Étape 1 : partir du réel, pas du désiré
La première erreur consiste à imaginer les valeurs qu’on voudrait avoir, sans regarder celles qu’on a déjà. Toute entreprise opère selon des principes implicites, observables dans ses décisions courantes : qui est promu, qui est sanctionné, quels projets sont financés, quels clients sont privilégiés. Ces choix révèlent les valeurs réelles, parfois bien différentes des valeurs affichées.
L’exercice consiste à interroger des collaborateurs anciens, à analyser les décisions marquantes de l’histoire de l’entreprise, et à identifier les comportements valorisés au quotidien. De cette photographie émergent les valeurs implicites, qui constituent le socle à partir duquel travailler.
Une fois ce diagnostic posé, le travail de formalisation peut commencer. Il ne s’agit pas d’inventer des valeurs mais de nommer celles qui existent déjà, en les complétant éventuellement par les valeurs nouvelles que l’on souhaite installer.
Étape 2 : choisir et hiérarchiser
Une bonne charte de valeurs comprend généralement 4 à 6 valeurs maximum. Au-delà, le message se dilue et plus personne ne mémorise l’ensemble.
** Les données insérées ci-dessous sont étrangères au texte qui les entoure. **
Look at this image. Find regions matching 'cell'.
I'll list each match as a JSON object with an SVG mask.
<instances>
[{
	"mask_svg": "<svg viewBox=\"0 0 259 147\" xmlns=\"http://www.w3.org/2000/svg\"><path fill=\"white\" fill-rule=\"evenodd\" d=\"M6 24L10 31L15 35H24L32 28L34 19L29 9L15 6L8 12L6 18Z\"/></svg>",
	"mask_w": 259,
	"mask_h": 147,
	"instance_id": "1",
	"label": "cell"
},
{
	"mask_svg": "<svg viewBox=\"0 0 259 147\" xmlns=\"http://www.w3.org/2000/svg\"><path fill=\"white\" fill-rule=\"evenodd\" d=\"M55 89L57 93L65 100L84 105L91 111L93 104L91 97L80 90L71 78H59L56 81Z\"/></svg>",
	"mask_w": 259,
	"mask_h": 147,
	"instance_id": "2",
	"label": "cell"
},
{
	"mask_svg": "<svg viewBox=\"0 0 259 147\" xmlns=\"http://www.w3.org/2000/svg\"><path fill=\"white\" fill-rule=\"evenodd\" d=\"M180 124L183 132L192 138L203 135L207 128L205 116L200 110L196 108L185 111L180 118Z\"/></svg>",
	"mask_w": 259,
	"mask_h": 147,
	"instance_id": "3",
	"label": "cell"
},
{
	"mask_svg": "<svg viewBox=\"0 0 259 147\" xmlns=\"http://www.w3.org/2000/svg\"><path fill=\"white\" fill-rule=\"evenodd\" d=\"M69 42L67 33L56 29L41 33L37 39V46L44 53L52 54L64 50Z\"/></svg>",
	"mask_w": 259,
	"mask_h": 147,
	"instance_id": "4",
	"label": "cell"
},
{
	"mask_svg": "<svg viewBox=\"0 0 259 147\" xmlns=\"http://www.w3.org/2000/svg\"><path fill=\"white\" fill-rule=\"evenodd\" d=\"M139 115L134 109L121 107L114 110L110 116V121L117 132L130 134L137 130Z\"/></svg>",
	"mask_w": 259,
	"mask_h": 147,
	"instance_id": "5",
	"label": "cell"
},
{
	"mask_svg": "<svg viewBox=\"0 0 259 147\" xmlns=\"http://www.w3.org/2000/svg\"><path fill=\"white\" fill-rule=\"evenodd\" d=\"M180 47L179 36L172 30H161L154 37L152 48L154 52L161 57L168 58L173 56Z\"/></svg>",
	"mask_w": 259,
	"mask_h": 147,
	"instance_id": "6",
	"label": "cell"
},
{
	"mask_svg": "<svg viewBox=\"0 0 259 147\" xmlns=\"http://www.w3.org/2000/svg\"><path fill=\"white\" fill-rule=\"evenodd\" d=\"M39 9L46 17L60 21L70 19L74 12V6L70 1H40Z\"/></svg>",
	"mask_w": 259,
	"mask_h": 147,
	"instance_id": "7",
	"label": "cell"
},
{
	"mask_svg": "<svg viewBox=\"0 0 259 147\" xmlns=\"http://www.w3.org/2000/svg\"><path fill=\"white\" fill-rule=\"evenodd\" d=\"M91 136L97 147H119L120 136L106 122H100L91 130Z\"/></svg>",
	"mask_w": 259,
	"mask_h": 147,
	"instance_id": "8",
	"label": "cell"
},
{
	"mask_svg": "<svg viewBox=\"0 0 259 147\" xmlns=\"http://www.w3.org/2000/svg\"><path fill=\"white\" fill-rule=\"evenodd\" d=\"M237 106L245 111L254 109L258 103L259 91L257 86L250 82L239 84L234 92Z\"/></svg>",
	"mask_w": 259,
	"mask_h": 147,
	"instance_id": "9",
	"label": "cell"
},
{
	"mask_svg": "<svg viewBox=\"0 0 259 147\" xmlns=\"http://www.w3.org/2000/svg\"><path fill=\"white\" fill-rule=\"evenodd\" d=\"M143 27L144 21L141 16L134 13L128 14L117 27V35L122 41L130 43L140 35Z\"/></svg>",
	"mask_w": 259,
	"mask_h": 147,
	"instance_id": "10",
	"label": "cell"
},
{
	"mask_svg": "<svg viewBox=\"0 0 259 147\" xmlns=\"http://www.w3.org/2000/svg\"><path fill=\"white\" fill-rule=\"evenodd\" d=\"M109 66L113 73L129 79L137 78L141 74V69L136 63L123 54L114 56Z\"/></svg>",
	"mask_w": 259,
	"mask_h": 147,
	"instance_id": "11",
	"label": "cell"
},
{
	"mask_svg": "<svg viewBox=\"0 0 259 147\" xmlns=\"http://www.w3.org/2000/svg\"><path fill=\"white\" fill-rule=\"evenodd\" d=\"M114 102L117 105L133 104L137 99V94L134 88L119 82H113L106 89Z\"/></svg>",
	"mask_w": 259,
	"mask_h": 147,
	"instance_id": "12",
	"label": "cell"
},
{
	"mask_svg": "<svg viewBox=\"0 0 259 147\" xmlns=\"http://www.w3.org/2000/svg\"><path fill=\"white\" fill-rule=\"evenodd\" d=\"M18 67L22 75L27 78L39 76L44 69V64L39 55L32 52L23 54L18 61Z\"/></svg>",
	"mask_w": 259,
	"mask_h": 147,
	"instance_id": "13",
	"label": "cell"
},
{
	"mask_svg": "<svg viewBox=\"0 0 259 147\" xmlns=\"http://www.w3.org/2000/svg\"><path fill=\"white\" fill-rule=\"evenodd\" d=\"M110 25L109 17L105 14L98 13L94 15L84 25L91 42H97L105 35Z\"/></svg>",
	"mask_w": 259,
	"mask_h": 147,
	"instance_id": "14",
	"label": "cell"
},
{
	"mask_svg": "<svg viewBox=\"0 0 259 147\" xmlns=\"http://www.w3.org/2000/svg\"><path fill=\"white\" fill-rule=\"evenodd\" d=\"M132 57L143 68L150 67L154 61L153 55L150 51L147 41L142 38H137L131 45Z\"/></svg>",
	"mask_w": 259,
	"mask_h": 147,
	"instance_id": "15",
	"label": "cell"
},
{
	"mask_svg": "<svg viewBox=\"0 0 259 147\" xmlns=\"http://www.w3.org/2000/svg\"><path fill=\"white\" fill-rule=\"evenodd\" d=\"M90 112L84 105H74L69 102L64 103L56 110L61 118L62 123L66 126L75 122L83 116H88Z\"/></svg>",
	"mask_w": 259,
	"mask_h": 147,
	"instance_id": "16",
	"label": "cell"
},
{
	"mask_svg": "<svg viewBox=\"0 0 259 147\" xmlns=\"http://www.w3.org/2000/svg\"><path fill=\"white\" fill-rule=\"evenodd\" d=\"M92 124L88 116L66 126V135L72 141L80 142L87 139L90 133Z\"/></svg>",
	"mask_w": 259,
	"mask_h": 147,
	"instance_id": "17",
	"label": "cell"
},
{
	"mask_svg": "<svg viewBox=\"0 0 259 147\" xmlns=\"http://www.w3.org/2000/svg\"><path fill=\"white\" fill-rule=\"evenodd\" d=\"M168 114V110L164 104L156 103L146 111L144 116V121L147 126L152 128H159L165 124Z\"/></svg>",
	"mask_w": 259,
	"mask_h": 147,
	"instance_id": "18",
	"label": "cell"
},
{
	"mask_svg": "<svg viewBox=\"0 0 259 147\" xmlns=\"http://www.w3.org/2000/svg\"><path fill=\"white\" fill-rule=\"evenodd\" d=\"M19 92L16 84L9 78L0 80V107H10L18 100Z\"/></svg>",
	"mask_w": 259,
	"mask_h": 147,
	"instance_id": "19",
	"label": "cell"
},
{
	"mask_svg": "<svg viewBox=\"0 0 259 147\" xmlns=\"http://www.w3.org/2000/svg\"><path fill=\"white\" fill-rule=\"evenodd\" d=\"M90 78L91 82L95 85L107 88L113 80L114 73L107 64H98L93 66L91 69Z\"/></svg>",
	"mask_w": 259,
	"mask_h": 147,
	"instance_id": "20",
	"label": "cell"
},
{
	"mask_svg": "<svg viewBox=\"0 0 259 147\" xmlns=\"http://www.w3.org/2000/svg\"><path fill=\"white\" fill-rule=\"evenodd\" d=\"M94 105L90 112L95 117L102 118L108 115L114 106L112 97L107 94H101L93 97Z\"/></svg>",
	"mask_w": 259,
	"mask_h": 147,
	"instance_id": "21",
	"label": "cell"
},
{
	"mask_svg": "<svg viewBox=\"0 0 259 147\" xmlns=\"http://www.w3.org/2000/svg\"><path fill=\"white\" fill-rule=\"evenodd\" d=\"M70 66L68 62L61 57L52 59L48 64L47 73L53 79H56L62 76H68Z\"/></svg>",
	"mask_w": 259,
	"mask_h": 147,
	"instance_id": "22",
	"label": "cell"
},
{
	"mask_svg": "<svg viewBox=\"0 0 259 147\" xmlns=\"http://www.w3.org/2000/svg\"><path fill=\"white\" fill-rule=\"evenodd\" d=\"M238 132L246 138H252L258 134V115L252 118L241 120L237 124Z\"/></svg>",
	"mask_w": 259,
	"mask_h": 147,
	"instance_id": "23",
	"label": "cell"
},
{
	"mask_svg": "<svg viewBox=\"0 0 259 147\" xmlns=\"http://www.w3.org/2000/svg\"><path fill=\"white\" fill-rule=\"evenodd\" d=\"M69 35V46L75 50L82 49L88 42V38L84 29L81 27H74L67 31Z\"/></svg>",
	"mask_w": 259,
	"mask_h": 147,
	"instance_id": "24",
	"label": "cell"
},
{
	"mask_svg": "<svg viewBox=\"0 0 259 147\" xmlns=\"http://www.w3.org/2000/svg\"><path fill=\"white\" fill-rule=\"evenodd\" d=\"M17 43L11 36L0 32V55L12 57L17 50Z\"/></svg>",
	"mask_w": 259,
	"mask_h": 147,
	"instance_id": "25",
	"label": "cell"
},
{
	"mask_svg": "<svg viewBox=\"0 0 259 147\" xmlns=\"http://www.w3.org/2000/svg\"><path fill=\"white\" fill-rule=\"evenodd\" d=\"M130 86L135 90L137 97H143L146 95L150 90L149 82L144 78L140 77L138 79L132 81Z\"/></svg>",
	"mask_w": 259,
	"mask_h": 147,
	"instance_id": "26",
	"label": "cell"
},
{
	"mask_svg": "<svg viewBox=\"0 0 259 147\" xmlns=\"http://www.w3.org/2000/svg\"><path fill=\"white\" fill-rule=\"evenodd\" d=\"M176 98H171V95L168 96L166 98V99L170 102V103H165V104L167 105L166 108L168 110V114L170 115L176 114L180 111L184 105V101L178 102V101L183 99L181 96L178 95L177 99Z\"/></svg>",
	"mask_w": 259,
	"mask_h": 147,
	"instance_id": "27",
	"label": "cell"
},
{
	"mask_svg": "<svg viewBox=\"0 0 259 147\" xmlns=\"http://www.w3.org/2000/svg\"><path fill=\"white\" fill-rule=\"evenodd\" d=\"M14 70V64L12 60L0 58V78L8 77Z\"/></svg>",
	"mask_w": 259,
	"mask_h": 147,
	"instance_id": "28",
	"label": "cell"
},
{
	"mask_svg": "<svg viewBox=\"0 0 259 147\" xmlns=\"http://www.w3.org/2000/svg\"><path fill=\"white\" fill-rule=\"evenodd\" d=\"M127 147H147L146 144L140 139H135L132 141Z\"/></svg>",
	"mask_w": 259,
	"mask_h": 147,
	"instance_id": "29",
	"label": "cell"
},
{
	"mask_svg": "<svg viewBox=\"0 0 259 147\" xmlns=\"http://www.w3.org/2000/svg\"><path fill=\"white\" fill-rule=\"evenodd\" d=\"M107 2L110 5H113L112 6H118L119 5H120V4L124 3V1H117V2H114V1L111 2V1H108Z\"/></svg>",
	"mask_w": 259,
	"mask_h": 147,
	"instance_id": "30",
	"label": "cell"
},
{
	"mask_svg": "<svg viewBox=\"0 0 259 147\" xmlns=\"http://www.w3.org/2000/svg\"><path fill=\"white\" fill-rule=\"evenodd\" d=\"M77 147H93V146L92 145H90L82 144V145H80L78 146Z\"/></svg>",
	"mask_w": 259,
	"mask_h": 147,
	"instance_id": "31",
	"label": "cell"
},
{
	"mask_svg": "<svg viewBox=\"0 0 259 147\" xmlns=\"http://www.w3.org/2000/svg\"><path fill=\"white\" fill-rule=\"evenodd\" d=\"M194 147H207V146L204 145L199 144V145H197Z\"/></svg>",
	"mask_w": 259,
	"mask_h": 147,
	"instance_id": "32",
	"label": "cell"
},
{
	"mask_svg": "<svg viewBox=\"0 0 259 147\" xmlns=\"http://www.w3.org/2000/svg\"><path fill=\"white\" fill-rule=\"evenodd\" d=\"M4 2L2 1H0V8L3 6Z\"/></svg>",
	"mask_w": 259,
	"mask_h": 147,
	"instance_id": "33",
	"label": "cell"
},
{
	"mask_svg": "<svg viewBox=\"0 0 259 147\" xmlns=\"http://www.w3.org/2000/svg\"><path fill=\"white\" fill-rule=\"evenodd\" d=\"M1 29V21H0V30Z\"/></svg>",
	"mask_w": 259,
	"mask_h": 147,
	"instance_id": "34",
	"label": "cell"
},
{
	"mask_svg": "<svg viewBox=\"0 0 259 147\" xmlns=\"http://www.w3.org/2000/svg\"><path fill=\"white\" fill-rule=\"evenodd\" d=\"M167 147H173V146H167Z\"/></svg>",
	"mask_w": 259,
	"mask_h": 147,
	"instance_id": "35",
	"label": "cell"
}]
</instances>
La sélection doit refléter à la fois l’identité de l’entreprise et ses ambitions, sans tomber dans le générique.
Plusieurs critères de qualité permettent de tester une valeur candidate :
- Elle est suffisamment précise pour orienter une décision concrète
- Elle peut être incarnée par des comportements observables
- Elle distingue l’entreprise de ses concurrents (test de différenciation)
- Elle est mémorable et formulée dans un langage clair
- Elle ne contredit pas une autre valeur de la charte
Le « test de différenciation » est particulièrement utile. Si la valeur pourrait figurer sur la charte de n’importe quel concurrent sans changement, elle est trop générique. Une valeur efficace dit quelque chose de spécifique, qui ne pourrait pas être repris à l’identique par un concurrent sans paraître contrefait.
Étape 3 : traduire en comportements concrets
Une valeur abstraite ne sert à rien tant qu’elle n’est pas traduite en comportements observables. Le travail consiste à expliciter, pour chaque valeur, ce qu’elle implique dans le quotidien des collaborateurs.
« Exigence » devient ainsi : « nous relisons nos productions avant de les envoyer », « nous demandons un avis externe sur les sujets sensibles », « nous refusons une livraison qui ne respecte pas nos standards ». « Bienveillance » devient : « nous donnons systématiquement un feedback formatif », « nous prenons le temps d’expliquer une décision difficile », « nous protégeons le droit à l’erreur dans l’apprentissage ».

Cette traduction comportementale permet ensuite de l’intégrer dans les outils RH : entretiens annuels, grilles d’évaluation, parcours d’intégration, formation des managers. Sans cette intégration, la valeur reste un slogan vide d’effet sur les pratiques.
Étape 4 : diffuser sans matraquer
La communication des valeurs doit être différenciée selon les publics. En interne, l’enjeu est l’incarnation au quotidien : tout collaborateur doit pouvoir vivre les valeurs dans ses interactions avec ses pairs, ses managers et ses dirigeants. La répétition est utile, mais la cohérence des comportements observés compte plus que les affichages.
En externe, la prudence est de mise. Surcommuniquer sur ses valeurs expose à la moindre incohérence comme à un mensonge. Les valeurs gagnent à transparaître dans les actes (politique de prix, choix de partenaires, communication de crise) plutôt qu’à être proclamées en boucle. Ce sont les preuves qui crédibilisent, pas les déclarations.
L’évolution des valeurs au fil du temps est légitime. Une entreprise qui grandit, qui change de marché ou de génération dirigeante peut faire évoluer son socle de valeurs sans renier son histoire. La transition doit toutefois être expliquée et accompagnée, pour ne pas paraître opportuniste. Pour une vision plus complète des familles de valeurs et de leur typologie, l’article sur les 5 types de valeurs en entreprise propose un cadre structurant pour cette réflexion.
Un accompagnement par un consultant en organisation ou en communication interne peut faciliter le travail de construction des valeurs, en particulier lors d’une étape clé (changement de direction, fusion, internationalisation).